Items listed in a dataset

━━━━

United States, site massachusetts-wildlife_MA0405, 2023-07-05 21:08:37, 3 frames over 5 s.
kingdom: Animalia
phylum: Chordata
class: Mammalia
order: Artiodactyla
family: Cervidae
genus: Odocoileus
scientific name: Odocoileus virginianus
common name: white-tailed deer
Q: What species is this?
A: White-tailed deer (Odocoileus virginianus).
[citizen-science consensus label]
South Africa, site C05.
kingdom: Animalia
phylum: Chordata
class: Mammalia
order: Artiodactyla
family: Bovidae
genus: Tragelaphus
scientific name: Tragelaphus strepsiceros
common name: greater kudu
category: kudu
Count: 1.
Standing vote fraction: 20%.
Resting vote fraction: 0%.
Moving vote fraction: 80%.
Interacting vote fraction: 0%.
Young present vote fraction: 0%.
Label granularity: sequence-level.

━━━━

▶ **WHAT TO WORK ON**
All records are to be printed again, exactly and completely.

▶ **YOUR RESPONSE**
United States, site massachusetts-wildlife_MA0405, 2023-07-05 21:08:37, 3 frames over 5 s.
kingdom: Animalia
phylum: Chordata
class: Mammalia
order: Artiodactyla
family: Cervidae
genus: Odocoileus
scientific name: Odocoileus virginianus
common name: white-tailed deer
Q: What species is this?
A: White-tailed deer (Odocoileus virginianus).
[citizen-science consensus label]
South Africa, site C05.
kingdom: Animalia
phylum: Chordata
class: Mammalia
order: Artiodactyla
family: Bovidae
genus: Tragelaphus
scientific name: Tragelaphus strepsiceros
common name: greater kudu
category: kudu
Count: 1.
Standing vote fraction: 20%.
Resting vote fraction: 0%.
Moving vote fraction: 80%.
Interacting vote fraction: 0%.
Young present vote fraction: 0%.
Label granularity: sequence-level.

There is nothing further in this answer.